6. M. A n'établit pas ni même d'ailleurs n'allègue avoir sollicité le bénéfice de l'asile, alors qu'il se trouvait en France, notamment en 2020, antérieurement à l'obligation de quitter le territoire français édictée à son encontre le 8 février 2022 et en exécution de laquelle il est retourné dans son pays d'origine. Et ce alors même qu'il ressort des termes de la décision du 10 août 2022 par laquelle l'office français de protection des réfugiés et apatrides a rejeté sa demande d'asile, qu'il a fait état, au soutien de sa demande présentée en rétention, d'extorsions exercées par des groupes mafieux dont il aurait été victime alors qu'il avait 16 ans, soit en 2014. S'il indique avoir manifesté son souhait de demander l'asile avant son placement en rétention, et notamment lors de sa garde à vue, il ne l'établit pas. Enfin s'il se prévaut du conflit existant en Ukraine, il n'apporte aucun élément circonstancié sur les risques personnels qu'il encourt en cas de retour et qui ont justifié le dépôt de sa demande d'asile. Par suite, la préfète de la Gironde a pu, sans méconnaître les dispositions des articles L. 754-2 et L. 754-3 du code de l'entrée et du séjour des étrangers et du droit d'asile, ni entacher sa décision d'une erreur manifeste d'appréciation, estimer que la demande d'asile formée par M. A en rétention était présentée dans le seul but de faire échec à l'exécution de la décision d'éloignement et maintenir ce dernier en rétention le temps de l'examen de cette demande par l'Office français de protection des réfugiés et apatrides.

7. En troisième lieu, les circonstances invoquées qu'il justifie de garanties de représentation et qu'un " routing " était prévu alors que sa requête était pendante devant le tribunal sont sans incidence sur la légalité de la décision en litige.

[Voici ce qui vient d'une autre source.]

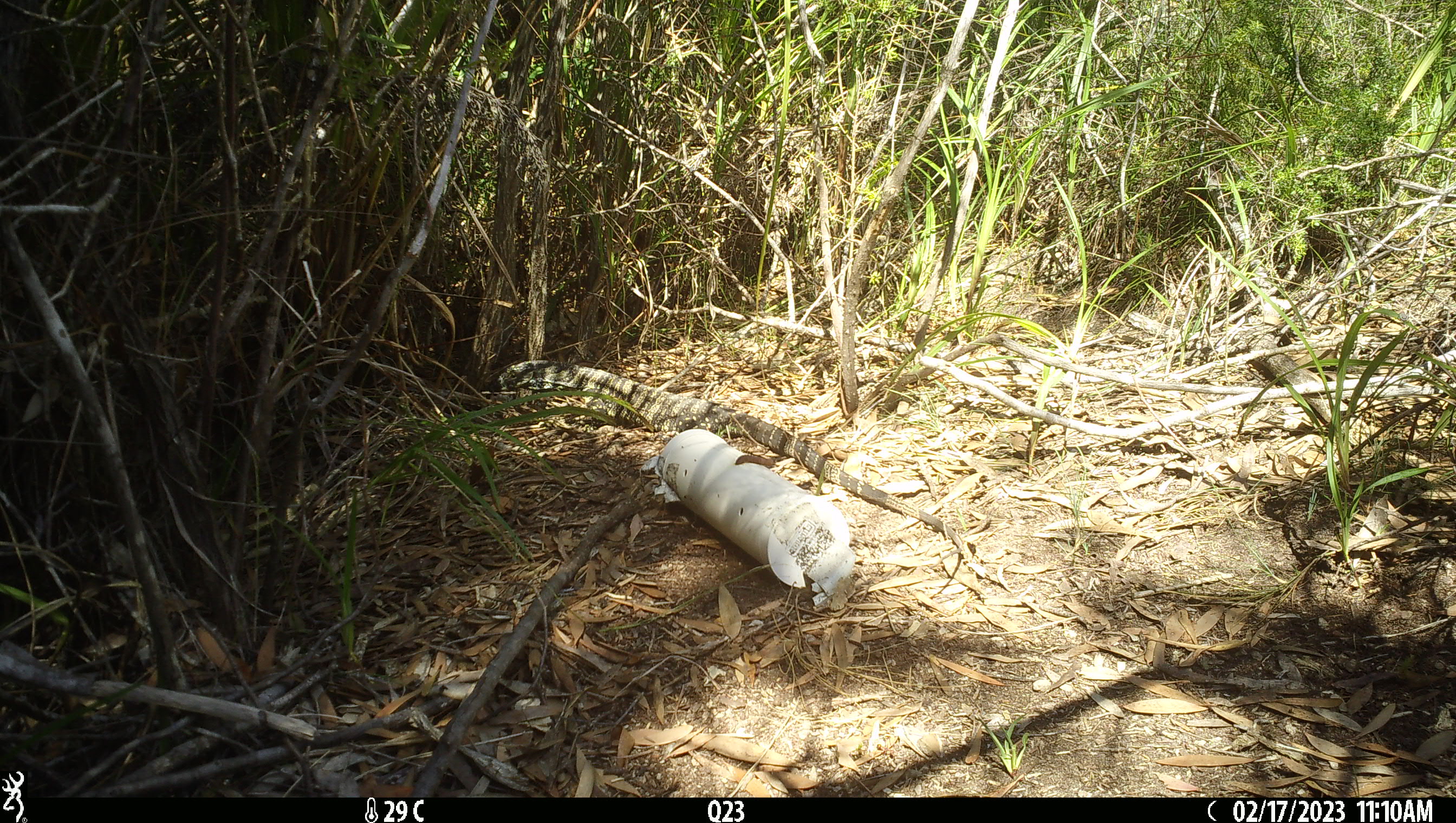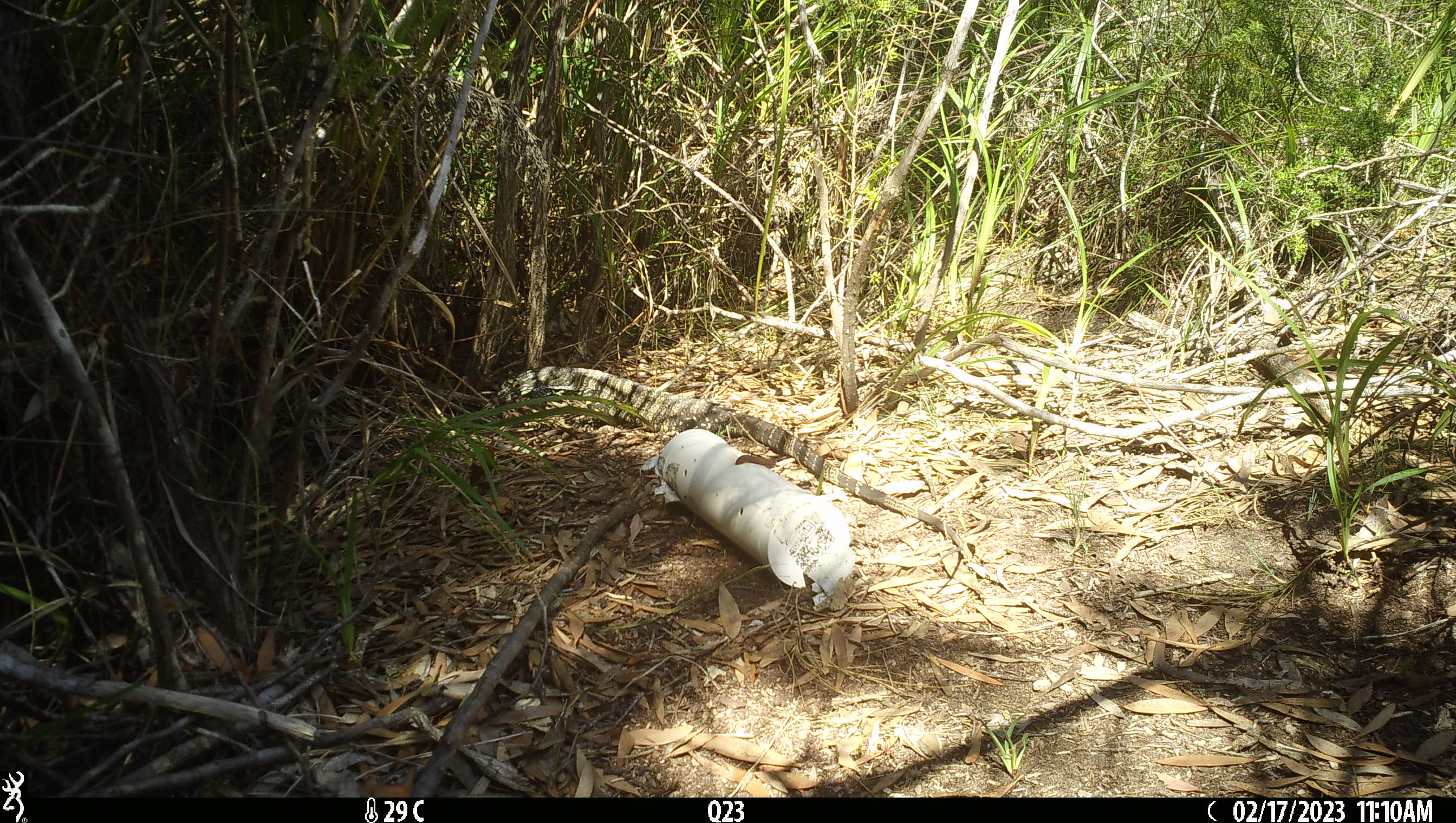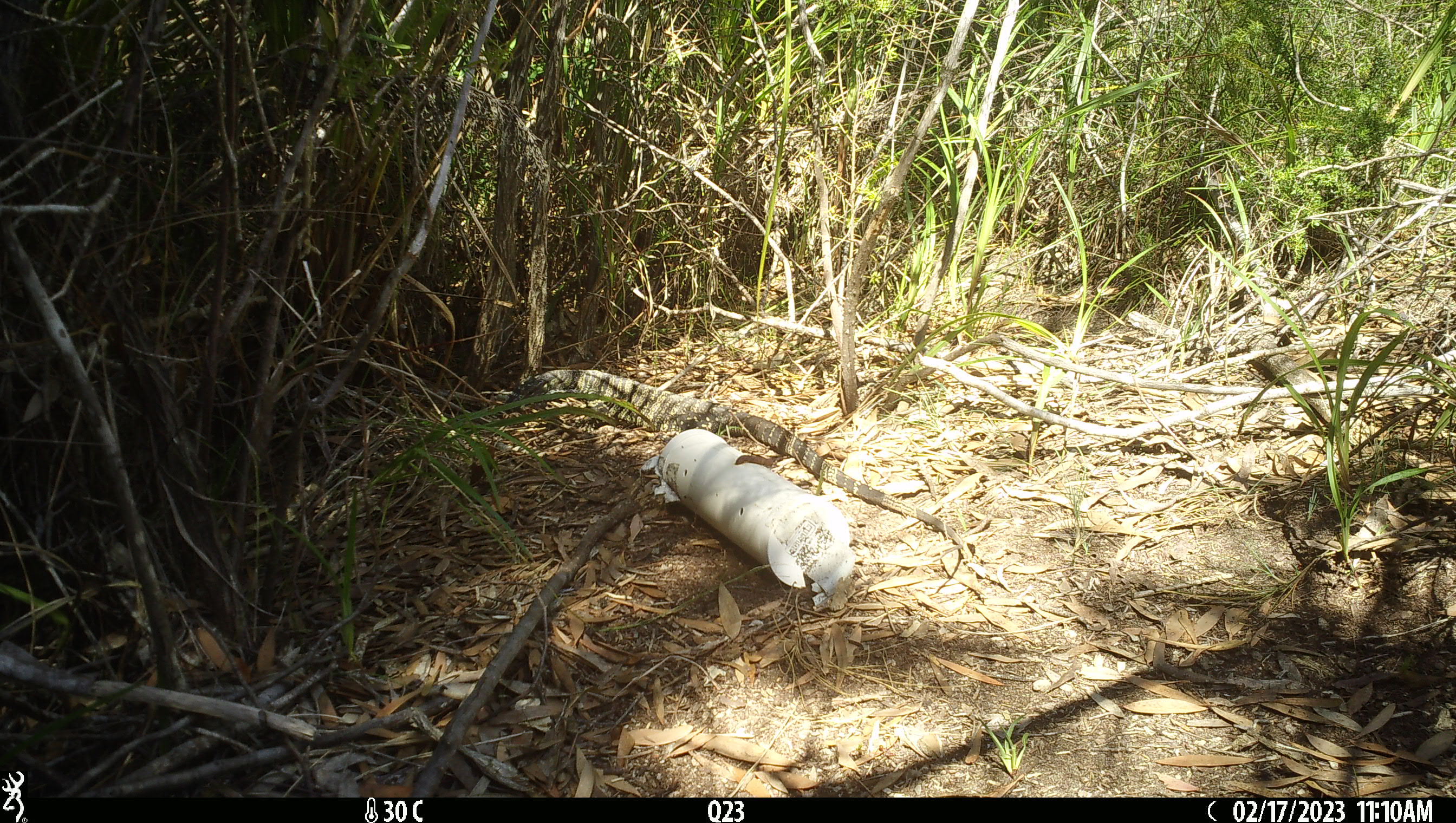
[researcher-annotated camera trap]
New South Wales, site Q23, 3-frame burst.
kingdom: Animalia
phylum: Chordata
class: Reptilia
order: Squamata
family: Varanidae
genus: Varanus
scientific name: Varanus varius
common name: lace monitor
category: goanna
Goanna (lace monitor) (Varanus varius).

8. En dernier lieu, d'une part, la décision en litige ne porte pas d'atteinte au droit constitutionnel d'asile de M. A dont la demande a été examinée par l'office français de protection des réfugiés et apatrides. D'autre part, la décision en litige ayant pour objet de maintenir le requérant en rétention durant l'examen de la demande d'asile qu'il a formée, alors qu'il se trouvait déjà placé en rétention, est nécessairement prise après le dépôt de cette demande. Il s'ensuit que le moyen tiré de ce que la décision serait irrégulière pour avoir été prise après le dépôt de la demande d'asile doit être également écarté.

9. Il résulte de ce qui précède que les conclusions à fin d'annulation de la requête de M. A doivent être rejetées.

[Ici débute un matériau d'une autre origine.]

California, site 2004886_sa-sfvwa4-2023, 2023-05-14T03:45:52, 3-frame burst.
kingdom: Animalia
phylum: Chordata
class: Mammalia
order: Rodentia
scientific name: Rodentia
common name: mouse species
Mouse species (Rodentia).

Sur les frais liés au litige :

10. Il n'y a pas lieu, dans les circonstances de l'espèce, de faire droit aux conclusions présentées par M. F sur le fondement des dispositions combinées de l'article L.761-1 du code de justice administrative et de l'article 37 alinéa 2 de la loi du 10 juillet 1991.

D E C I D E:

Article 1er: M. A est admis au bénéfice de l'aide juridictionnelle provisoire.

Article 2 : Le surplus des conclusions de la requête est rejeté.

Article 3 : Le présent jugement sera notifié à M. B A et à la préfète de la Gironde, préfète de la région Nouvelle-Aquitaine.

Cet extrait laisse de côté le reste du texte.